**What the task requires**
Could you restate the passage on Wahhabism between "Sharing with the" and "of violent Islamism.", inclusive, swapping "violent Islamism" for "militant Islamism"?

**Passage shown**
__________
Sharing with the Wahhabis and the Muslim Brotherhood a hatred of Shias and moderate Sunnis, the Taliban have also adopted the abhorrence of the Wahhabis for the spiritual Sufis, who are especially prominent in Pakistani and Indian Islam. But there are differences among these three varieties of violent Islamism.
Wahhabi volatility, which generated al Qaeda, is based on an essential dissonance in the history of the Arabian fundamentalists. Primarily interested in wealth, and then in control over the global Sunni sect, Wahhabis were always willing to unite with the West against the traditional Muslims they despised. Thus the House of Saud and its religious minions forged alliances with Britain, the United States, and France, first to attack the Persians and undermine the Ottomans, and then to sell their oil. Although Saudi energy revenue has been used to spread Wahhabism, these contradictions and their consequences are deranging for ordinary Wahhabis. The Saudi Wahhabis vacillate between claims to unsurpassable Islamic purity and opportunistic dealings with the alleged "unbelievers," drawing some of their subjects to terrorism in the name of their inflexible inspiration, and their clear rejection of Western ways.
__________
**Data records**
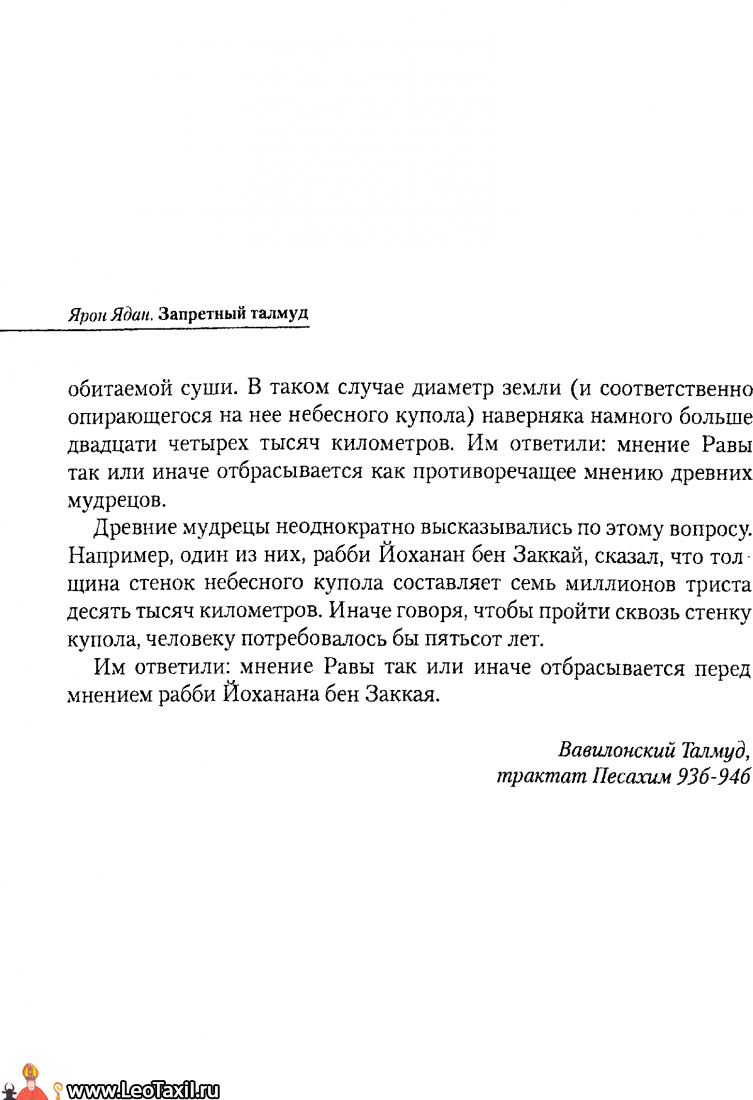 Ярон Ядан. Запретный талмуд

обитаемой суши. В таком случае диаметр земли (и соответственно опирающегося на нее небесного купола) наверняка намного больше двадцати четырех тысяч километров. Им ответили: мнение Равы так или иначе отбрасывается как противоречащее мнению древних мудрецов.

Древние мудрецы неоднократно высказывались по этому вопросу. Например, один из них, рабби Йоханан бен Заккай, сказал, что толщина стенок небесного купола составляет семь миллионов триста десять тысяч километров. Иначе говоря, чтобы пройти сквозь стенку купола, человеку потребовалось бы пятьсот лет.

Им ответили: мнение Равы так или иначе отбрасывается перед мнением рабби Йоханана бен Заккая.

Вавилонский Талмуд,
трактат Песахим 93б-94б

www.LeoTaxil.ru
__________
**Response below**
Sharing with the Wahhabis and the Muslim Brotherhood a hatred of Shias and moderate Sunnis, the Taliban have also adopted the abhorrence of the Wahhabis for the spiritual Sufis, who are especially prominent in Pakistani and Indian Islam. But there are differences among these three varieties of militant Islamism.